Williamson played for the Stirling Wolves in 2021 and 2022.

With a permanent deal at the Glasgow club, he was loaned out to London Scottish, and then Doncaster Knights before returning for the season end, where he made a string of appearances for Glasgow Warriors 'A' side against the Super 6 sides Ayrshire Bulls, Boroughmuir Bears and Stirling Wolves in the 2022–23 season.

He then made his competitive debut for the Warriors against Benetton Rugby on 18 November 2023 in the United Rugby Championship in a bonus point win which took the Warriors joint-top of the URC league. He became Glasgow Warrior No. 355.

He scored his first try for the club against Cardiff Rugby in a 17 - 13 win for the Scotstoun side.

===International career===

Williamson came through the age grades for Scotland playing at Under 16 and Under 17s.
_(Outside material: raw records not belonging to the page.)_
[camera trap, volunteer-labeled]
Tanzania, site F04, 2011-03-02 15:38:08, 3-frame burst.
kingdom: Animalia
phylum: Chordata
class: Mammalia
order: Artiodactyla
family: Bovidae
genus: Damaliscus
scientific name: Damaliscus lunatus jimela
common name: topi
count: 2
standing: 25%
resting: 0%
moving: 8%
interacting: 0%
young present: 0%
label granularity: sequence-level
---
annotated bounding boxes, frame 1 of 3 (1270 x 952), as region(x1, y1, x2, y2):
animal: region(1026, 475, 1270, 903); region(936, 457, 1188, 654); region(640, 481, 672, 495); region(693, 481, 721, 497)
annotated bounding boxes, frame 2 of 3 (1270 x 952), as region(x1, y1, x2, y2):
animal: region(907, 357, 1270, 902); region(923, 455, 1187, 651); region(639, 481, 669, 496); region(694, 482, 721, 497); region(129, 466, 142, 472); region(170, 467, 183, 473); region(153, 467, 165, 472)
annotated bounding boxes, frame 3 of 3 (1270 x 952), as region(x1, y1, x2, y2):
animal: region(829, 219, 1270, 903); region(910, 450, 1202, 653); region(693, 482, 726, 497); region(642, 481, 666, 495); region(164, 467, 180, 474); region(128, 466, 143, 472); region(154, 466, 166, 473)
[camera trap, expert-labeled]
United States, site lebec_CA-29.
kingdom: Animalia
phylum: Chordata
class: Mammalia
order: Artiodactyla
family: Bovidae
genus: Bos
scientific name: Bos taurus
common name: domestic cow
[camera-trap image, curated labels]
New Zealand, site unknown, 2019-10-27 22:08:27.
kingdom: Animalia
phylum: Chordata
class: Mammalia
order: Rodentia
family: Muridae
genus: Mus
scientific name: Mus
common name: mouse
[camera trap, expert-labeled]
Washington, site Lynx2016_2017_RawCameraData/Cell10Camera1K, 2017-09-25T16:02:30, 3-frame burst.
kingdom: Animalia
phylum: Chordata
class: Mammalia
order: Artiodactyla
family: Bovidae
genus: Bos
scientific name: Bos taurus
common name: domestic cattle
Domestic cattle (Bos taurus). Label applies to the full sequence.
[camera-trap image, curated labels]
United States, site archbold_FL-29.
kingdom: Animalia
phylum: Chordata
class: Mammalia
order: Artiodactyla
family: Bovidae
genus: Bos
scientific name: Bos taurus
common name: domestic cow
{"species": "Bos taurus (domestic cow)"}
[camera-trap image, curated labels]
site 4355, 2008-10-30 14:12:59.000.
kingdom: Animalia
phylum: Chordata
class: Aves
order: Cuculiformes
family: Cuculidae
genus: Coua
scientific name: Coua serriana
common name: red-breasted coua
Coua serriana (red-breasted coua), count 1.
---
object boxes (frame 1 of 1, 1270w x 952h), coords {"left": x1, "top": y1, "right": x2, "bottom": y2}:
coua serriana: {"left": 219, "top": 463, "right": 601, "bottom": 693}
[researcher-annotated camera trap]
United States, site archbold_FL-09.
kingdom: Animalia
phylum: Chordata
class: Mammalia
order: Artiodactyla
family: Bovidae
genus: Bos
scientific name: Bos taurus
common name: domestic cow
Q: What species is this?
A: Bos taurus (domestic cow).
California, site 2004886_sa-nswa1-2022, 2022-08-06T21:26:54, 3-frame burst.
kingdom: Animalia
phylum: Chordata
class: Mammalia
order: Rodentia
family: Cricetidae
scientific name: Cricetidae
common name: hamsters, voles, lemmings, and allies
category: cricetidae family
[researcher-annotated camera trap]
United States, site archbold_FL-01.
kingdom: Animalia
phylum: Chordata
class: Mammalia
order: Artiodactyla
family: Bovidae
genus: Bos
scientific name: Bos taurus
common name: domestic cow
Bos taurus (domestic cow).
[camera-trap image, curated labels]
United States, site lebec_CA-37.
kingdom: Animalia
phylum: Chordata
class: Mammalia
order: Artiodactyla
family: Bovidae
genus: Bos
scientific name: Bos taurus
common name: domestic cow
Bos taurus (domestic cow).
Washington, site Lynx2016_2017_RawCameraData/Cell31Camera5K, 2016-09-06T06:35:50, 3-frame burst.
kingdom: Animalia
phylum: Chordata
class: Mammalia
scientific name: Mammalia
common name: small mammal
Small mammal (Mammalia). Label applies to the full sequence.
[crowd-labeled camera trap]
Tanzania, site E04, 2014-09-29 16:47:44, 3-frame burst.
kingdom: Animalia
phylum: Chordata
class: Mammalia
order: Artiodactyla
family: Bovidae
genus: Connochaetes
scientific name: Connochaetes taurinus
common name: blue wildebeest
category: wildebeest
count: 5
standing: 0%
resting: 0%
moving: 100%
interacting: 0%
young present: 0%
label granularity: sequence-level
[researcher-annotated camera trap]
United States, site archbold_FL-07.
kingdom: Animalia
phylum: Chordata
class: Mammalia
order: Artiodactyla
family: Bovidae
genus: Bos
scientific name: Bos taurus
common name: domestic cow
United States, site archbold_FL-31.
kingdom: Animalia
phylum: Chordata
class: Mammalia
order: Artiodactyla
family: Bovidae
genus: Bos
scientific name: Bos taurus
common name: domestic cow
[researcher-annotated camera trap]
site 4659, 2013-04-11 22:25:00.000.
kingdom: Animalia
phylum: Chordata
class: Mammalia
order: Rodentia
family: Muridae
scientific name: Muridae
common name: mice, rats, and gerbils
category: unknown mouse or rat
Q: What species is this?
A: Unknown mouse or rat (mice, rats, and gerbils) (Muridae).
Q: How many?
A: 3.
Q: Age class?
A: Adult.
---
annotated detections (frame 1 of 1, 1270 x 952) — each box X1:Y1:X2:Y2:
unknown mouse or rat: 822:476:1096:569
Williamson played for the Scotland U20 side from 2020 to 2022.

He was asked to train with the Scotland senior squad in 2021. In June 2024 Williamson was called up to the senior Scotland squad for a tour of The Americas.

He made his Scotland debut against Canada on 6 July 2024 at TD Place Stadium in Ottawa. Scotland won the match 73 points to 12. Williamson has the Scotland no. 1220.

==Outside of rugby==

Williamson is studying mathematics at the University of Strathclyde.